> **AIM OF THE TASK**: Your task is to transcribe the records exactly, skipping every image.

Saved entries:
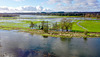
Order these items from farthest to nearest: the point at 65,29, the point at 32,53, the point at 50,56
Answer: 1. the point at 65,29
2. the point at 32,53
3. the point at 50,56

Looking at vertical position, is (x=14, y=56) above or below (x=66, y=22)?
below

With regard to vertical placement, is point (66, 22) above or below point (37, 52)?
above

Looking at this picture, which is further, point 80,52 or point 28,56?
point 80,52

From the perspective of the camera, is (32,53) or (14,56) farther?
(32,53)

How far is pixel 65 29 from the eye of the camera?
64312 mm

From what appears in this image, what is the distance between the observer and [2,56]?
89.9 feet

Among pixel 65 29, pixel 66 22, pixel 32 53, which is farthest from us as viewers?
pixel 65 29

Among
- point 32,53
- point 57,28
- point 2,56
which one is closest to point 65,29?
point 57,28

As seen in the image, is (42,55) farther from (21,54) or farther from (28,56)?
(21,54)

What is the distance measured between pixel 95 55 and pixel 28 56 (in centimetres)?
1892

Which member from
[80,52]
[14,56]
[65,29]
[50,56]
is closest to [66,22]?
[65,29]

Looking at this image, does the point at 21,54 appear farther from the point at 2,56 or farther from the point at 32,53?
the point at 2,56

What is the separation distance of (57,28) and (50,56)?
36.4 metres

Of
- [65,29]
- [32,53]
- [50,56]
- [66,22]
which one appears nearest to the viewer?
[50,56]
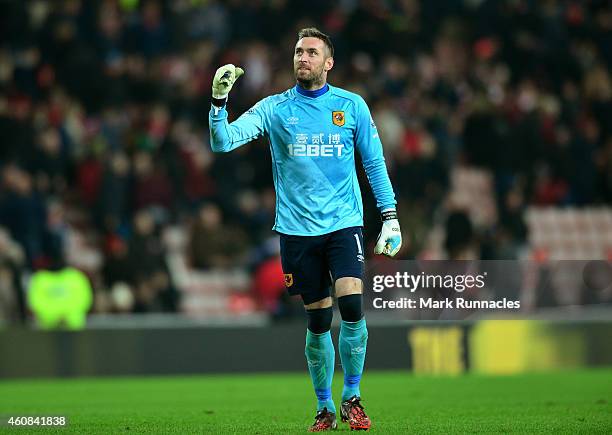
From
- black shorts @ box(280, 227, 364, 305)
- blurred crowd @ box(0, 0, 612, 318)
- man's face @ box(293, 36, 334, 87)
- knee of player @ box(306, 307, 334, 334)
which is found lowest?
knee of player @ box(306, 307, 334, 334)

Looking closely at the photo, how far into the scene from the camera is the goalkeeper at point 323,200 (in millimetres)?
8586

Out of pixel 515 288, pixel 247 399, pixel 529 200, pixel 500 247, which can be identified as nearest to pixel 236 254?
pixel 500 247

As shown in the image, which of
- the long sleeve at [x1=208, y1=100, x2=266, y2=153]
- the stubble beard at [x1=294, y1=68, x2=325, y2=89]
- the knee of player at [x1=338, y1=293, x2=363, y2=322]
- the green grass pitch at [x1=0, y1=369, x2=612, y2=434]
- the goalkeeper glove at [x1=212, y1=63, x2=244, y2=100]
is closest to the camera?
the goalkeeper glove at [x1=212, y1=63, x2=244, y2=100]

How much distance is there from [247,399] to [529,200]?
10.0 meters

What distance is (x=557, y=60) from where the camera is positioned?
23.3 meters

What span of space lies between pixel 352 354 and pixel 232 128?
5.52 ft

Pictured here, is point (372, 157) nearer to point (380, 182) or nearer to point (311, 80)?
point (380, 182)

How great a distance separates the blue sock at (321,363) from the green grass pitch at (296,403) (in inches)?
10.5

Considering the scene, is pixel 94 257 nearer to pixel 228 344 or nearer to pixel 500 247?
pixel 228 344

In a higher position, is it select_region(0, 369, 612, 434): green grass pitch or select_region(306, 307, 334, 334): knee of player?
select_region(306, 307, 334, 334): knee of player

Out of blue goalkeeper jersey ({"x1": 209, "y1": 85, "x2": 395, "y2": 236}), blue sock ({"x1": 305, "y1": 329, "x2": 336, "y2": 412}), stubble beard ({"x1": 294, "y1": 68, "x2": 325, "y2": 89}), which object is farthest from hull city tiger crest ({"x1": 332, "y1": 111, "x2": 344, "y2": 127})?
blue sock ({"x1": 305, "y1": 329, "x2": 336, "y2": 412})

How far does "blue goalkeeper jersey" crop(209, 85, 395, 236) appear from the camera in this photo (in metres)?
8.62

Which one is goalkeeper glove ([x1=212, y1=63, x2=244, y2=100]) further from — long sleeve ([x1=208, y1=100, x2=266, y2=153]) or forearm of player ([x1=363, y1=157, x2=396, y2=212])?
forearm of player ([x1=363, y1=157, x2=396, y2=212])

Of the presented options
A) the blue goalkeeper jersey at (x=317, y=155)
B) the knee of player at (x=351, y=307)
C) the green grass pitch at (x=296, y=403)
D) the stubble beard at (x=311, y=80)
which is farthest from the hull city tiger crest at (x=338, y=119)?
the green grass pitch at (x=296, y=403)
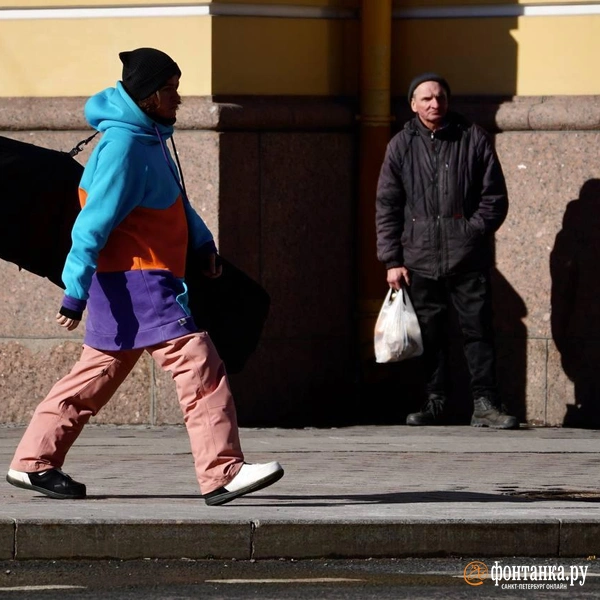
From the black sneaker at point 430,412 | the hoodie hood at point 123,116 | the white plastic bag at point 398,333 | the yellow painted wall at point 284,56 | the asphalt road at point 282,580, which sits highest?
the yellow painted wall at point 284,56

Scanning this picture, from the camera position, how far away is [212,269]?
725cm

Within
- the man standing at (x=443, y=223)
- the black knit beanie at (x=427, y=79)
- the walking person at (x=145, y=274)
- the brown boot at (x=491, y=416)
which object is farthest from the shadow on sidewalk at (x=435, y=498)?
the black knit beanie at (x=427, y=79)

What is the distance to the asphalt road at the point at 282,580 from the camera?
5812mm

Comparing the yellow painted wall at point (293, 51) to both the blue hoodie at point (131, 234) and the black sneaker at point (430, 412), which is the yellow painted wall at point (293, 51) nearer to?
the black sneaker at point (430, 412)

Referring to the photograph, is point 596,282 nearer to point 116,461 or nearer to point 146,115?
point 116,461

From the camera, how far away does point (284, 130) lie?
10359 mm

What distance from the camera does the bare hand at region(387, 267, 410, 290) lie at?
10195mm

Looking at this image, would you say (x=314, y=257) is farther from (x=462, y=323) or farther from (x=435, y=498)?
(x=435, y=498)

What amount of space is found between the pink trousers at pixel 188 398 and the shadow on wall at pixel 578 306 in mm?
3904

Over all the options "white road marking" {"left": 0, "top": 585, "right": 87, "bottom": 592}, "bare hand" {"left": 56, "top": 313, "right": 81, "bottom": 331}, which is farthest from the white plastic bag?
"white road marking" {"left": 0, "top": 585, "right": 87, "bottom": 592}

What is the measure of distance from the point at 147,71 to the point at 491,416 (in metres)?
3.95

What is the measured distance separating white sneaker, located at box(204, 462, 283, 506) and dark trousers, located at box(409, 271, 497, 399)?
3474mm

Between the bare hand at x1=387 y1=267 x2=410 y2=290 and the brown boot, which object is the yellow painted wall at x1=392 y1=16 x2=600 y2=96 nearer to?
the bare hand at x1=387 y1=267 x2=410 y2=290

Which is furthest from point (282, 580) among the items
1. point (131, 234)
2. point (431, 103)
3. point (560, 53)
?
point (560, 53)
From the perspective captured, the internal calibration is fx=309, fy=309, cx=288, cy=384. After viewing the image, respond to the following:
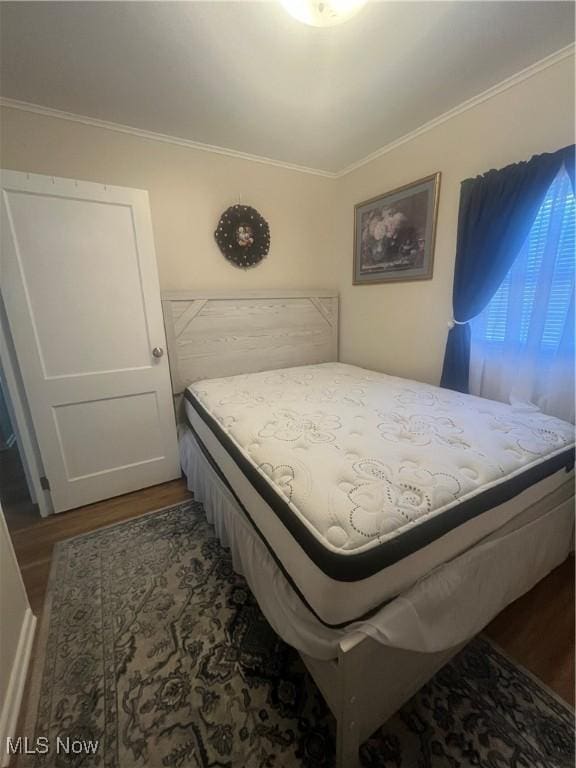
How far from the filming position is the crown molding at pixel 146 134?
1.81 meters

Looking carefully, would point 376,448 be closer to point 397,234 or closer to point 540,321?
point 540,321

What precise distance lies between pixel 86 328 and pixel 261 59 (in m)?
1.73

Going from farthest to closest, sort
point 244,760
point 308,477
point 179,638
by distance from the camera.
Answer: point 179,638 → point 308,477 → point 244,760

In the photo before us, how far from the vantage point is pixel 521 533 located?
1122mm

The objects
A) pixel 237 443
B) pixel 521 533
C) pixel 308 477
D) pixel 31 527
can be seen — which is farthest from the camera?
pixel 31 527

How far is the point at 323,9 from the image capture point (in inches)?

> **WRITTEN ANSWER**:
Order these items from farthest to nearest: the point at 65,29, the point at 32,53, the point at 50,56
Answer: 1. the point at 65,29
2. the point at 32,53
3. the point at 50,56

Looking at vertical position, is (x=14, y=56) above or below (x=66, y=22)?
below

With regard to vertical placement, is point (66, 22) above or below point (37, 52)?
above

Looking at this picture, which is further, point 80,52 or point 28,56?
point 80,52

From the perspective of the camera, is (32,53) or (14,56) farther?
(32,53)

How far is pixel 65 29 from the eye of the camera?
64312 mm

From what appears in this image, what is the distance between the observer and [2,56]?
89.9 feet

Among pixel 65 29, pixel 66 22, pixel 32 53, which is farthest from us as viewers?
pixel 65 29

Among
- point 32,53
- point 57,28
- point 2,56
which one is closest to point 65,29?
point 57,28

As seen in the image, is (42,55) farther from (21,54) or farther from (28,56)?
(21,54)

What is the distance measured between pixel 95 55 and pixel 28 56 (in centimetres)?
1892

Which member from
[80,52]
[14,56]
[65,29]
[50,56]
is closest to [66,22]?
[65,29]

Looking at this image, does the point at 21,54 appear farther from the point at 2,56 or farther from the point at 32,53?
the point at 2,56

What is the separation distance of (57,28) and (50,56)?
36.4 metres

Of
- [65,29]
- [32,53]
- [50,56]
- [66,22]
which one appears nearest to the viewer?
[50,56]
From
- black shorts @ box(280, 227, 364, 305)
- blurred crowd @ box(0, 0, 612, 318)
- man's face @ box(293, 36, 334, 87)
- knee of player @ box(306, 307, 334, 334)
which is found lowest?
knee of player @ box(306, 307, 334, 334)

Looking closely at the photo, how far into the scene from the camera is the goalkeeper at point 323,200 (in millimetres)?
8586

Out of pixel 515 288, pixel 247 399, pixel 529 200, pixel 500 247, which can be identified as nearest to pixel 236 254?
pixel 500 247

As shown in the image, which of
- the long sleeve at [x1=208, y1=100, x2=266, y2=153]
- the stubble beard at [x1=294, y1=68, x2=325, y2=89]
- the knee of player at [x1=338, y1=293, x2=363, y2=322]
- the green grass pitch at [x1=0, y1=369, x2=612, y2=434]
- the goalkeeper glove at [x1=212, y1=63, x2=244, y2=100]
is closest to the camera?
the goalkeeper glove at [x1=212, y1=63, x2=244, y2=100]

How much distance is there from [247,399] to [529,200]?
10.0 meters

What distance is (x=557, y=60) from where the camera is positioned?
23.3 meters

What span of space lies between pixel 352 354 and pixel 232 128?
5.52 ft

Pictured here, is point (372, 157) nearer to point (380, 182) or nearer to point (311, 80)?
point (380, 182)

How great a distance separates the blue sock at (321,363) from the green grass pitch at (296,403) (in inches)?
10.5

Considering the scene, is pixel 94 257 nearer to pixel 228 344 or nearer to pixel 500 247?
pixel 228 344

In a higher position, is it select_region(0, 369, 612, 434): green grass pitch or select_region(306, 307, 334, 334): knee of player?
select_region(306, 307, 334, 334): knee of player

Out of blue goalkeeper jersey ({"x1": 209, "y1": 85, "x2": 395, "y2": 236}), blue sock ({"x1": 305, "y1": 329, "x2": 336, "y2": 412}), stubble beard ({"x1": 294, "y1": 68, "x2": 325, "y2": 89}), which object is farthest from hull city tiger crest ({"x1": 332, "y1": 111, "x2": 344, "y2": 127})?
blue sock ({"x1": 305, "y1": 329, "x2": 336, "y2": 412})

How far does "blue goalkeeper jersey" crop(209, 85, 395, 236) appear from the camera in this photo (in metres)?
8.62

Which one is goalkeeper glove ([x1=212, y1=63, x2=244, y2=100]) further from — long sleeve ([x1=208, y1=100, x2=266, y2=153]) or forearm of player ([x1=363, y1=157, x2=396, y2=212])?
forearm of player ([x1=363, y1=157, x2=396, y2=212])

Of the presented options
A) the blue goalkeeper jersey at (x=317, y=155)
B) the knee of player at (x=351, y=307)
C) the green grass pitch at (x=296, y=403)
D) the stubble beard at (x=311, y=80)
which is farthest from the hull city tiger crest at (x=338, y=119)?
the green grass pitch at (x=296, y=403)
From the black sneaker at point 430,412 | the hoodie hood at point 123,116 | the white plastic bag at point 398,333 | the yellow painted wall at point 284,56 | the asphalt road at point 282,580, which sits highest?
the yellow painted wall at point 284,56

Scanning this picture, from the camera position, how far away is [212,269]?
725cm

Within
- the man standing at (x=443, y=223)
- the black knit beanie at (x=427, y=79)
- the walking person at (x=145, y=274)
- the brown boot at (x=491, y=416)
which object is farthest from the shadow on sidewalk at (x=435, y=498)?
the black knit beanie at (x=427, y=79)

What is the distance to the asphalt road at the point at 282,580 from the camera?
5812mm

Comparing the yellow painted wall at point (293, 51) to both the blue hoodie at point (131, 234) and the black sneaker at point (430, 412), which is the yellow painted wall at point (293, 51) nearer to?
the black sneaker at point (430, 412)

Referring to the photograph, is point 596,282 nearer to point 116,461 or nearer to point 146,115?
point 116,461

From the camera, how far away does point (284, 130) lie?
10359 mm

What distance from the camera does the bare hand at region(387, 267, 410, 290) lie at?
10195mm

Looking at this image, would you say (x=314, y=257) is farther from (x=462, y=323) or farther from (x=435, y=498)?
(x=435, y=498)

What amount of space is found between the pink trousers at pixel 188 398 and the shadow on wall at pixel 578 306 in mm?
3904

Over all the options "white road marking" {"left": 0, "top": 585, "right": 87, "bottom": 592}, "bare hand" {"left": 56, "top": 313, "right": 81, "bottom": 331}, which is farthest from the white plastic bag?
"white road marking" {"left": 0, "top": 585, "right": 87, "bottom": 592}

What is the measure of distance from the point at 147,71 to the point at 491,416 (in metres)?
3.95

What is the measured distance separating white sneaker, located at box(204, 462, 283, 506) and dark trousers, located at box(409, 271, 497, 399)?
3474mm

Between the bare hand at x1=387 y1=267 x2=410 y2=290 and the brown boot, which object is the yellow painted wall at x1=392 y1=16 x2=600 y2=96 nearer to?
the bare hand at x1=387 y1=267 x2=410 y2=290

Which is furthest from point (282, 580) among the items
1. point (131, 234)
2. point (431, 103)
3. point (560, 53)
?
point (560, 53)
From the perspective captured, the internal calibration is fx=309, fy=309, cx=288, cy=384. After viewing the image, respond to the following:
How far from the filming position is the crown molding at pixel 146 134?
1.81 meters

Looking carefully, would point 376,448 be closer to point 397,234 or closer to point 540,321?
point 540,321

What precise distance lies between pixel 86 328 and pixel 261 59 (in m)?
1.73

Going from farthest to closest, sort
point 244,760
point 308,477
point 179,638
by distance from the camera.
Answer: point 179,638 → point 308,477 → point 244,760

In the photo before us, how far from the vantage point is pixel 521 533 located?
1122mm

The objects
A) pixel 237 443
B) pixel 521 533
C) pixel 308 477
D) pixel 31 527
can be seen — which is farthest from the camera?
pixel 31 527

How far is the point at 323,9 from the image capture point (in inches)?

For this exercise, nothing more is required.